=== WORK ORDER 1 ===
In the comment thread, who is said to have first formulated the concept of "the invisible church"?
=== WORK ORDER 2 ===
Transcribe the passage of the comment thread between "To summarize what" and "Church properly understood.", inclusive.
═══ EXTRACT PROVIDED
It is not a matter of minority or majority, more a Platonist notion of the invisible being more real than the visible. Based upon scripture of course, esp Matthew.

#22 Comment By Rob G On April 17, 2018 @ 7:17 am

To summarize what Dr. Tighe is saying, while the patristic writers certainly granted that there was an invisible aspect to the Church, the idea of a fundamentally invisible Church originates with the Reformation. As far as I can tell there was no one of note in the early Church, east or west, who did not believe that what J.I. Packer has called the “sacramental structure” was part and parcel of the Church properly understood.

#23 Comment By William Tighe On April 17, 2018 @ 7:50 am

“And here I thought the concept of the invisible church was St Augustine’s refutation of the Donatists …”

No, the concept of “the invisible church” was first formulated by Martin Luther, and then taken up by other Reformers and their followers. It may be a notion implicit in, say, the views of John Wycliffe and his (in this respect) disciple Jan Hus, but they never formulated or expressed it. Augustine was entirely different. He was a strong predestinarian (“single” rather than “double”) and not at all a Solafidean (he believed that to those whom God predestined to salvation he also gave the grace to perform meritorious works).

For Augustine the predestined were invisible, and once “the number of the elect” was complete and the world and time had come to an end the elect would constitute the true and eternal Church. HOWEVER, her below, in time, “the Church” was that visible body sacramentally united by the communion of its bishops, of whom he was one, called “the Catholic Church.” Read closely, Augustine’s statement that there were “many inside” the Church who would be damned and “many outside” who would be saved is neither “liberal” nor a foreshadowing of an “invisible church” ecclesiology. It simply meant for him (a) their were many hypocritical or unrepentantly sinful or secretly unbelieving people who would be damned and (b) that at ant point in time there were people “outside” who would be saved – but by this Augustine clearly means, and means only, that such people would become members before their deaths of that “Catholic Church” (or communion) of which he was a bishop. That’s all that Augustine means, no more and no less.

Furthermore, Augustine’s refutation(s) of the Donatists has nothing to do with the question of the visibility/invisibility of “the Church.” It concerns the identity of the Church or, rather, which one of two very visible bodies was, exclusively, “the Church:” the Donatist Church (confined to North Africa) or the Catholic Church. It is in Augustine’s anti-Donatist apologetics that the sense of the word “Catholic” begins to shift to (primarily) “universal” (in space and, especially, time) and away from the original sense of kath’holon or kata ten holon from St. Ignatius of Antioch onwards, meaning “wholeness” or “fulness,” i.e., that body which possessed and safeguarded the fullness of the Christian faith.
══════
═══ DATA EXTRACT
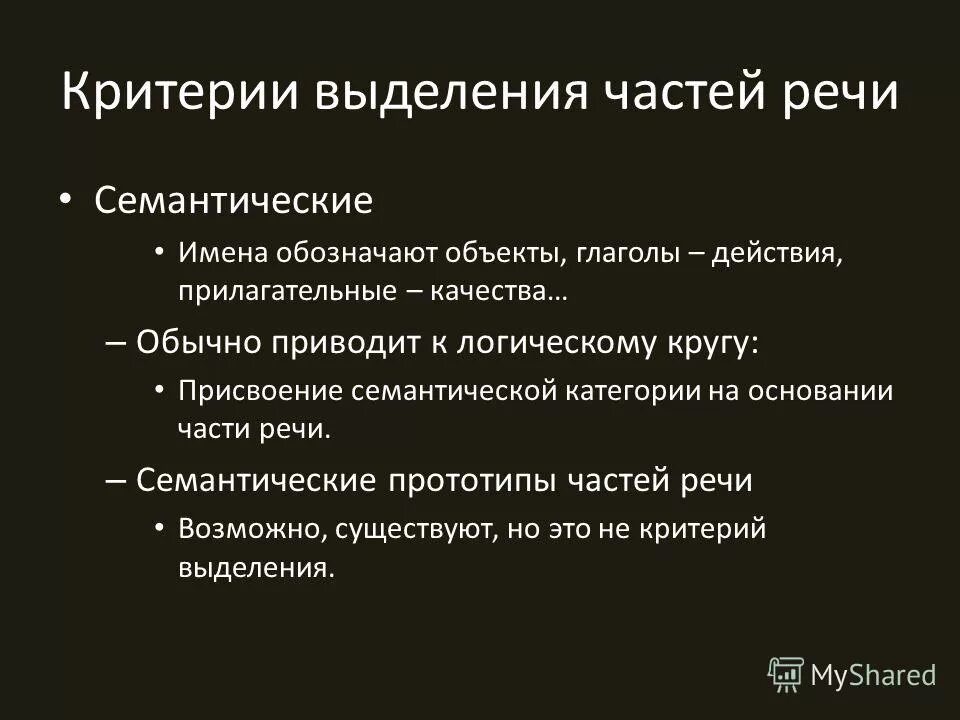 Принципы выделения частей речи в русском языке таблица фото - PwCalc.ru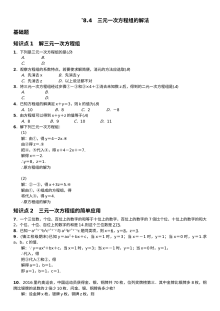 2017年人教版初一数学第八章二元一次方程组课堂练习题（含答案）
══════
=== TASK OUTPUT 1 ===
Martin Luther

=== TASK OUTPUT 2 ===
To summarize what Dr. Tighe is saying, while the patristic writers certainly granted that there was an invisible aspect to the Church, the idea of a fundamentally invisible Church originates with the Reformation. As far as I can tell there was no one of note in the early Church, east or west, who did not believe that what J.I. Packer has called the “sacramental structure” was part and parcel of the Church properly understood.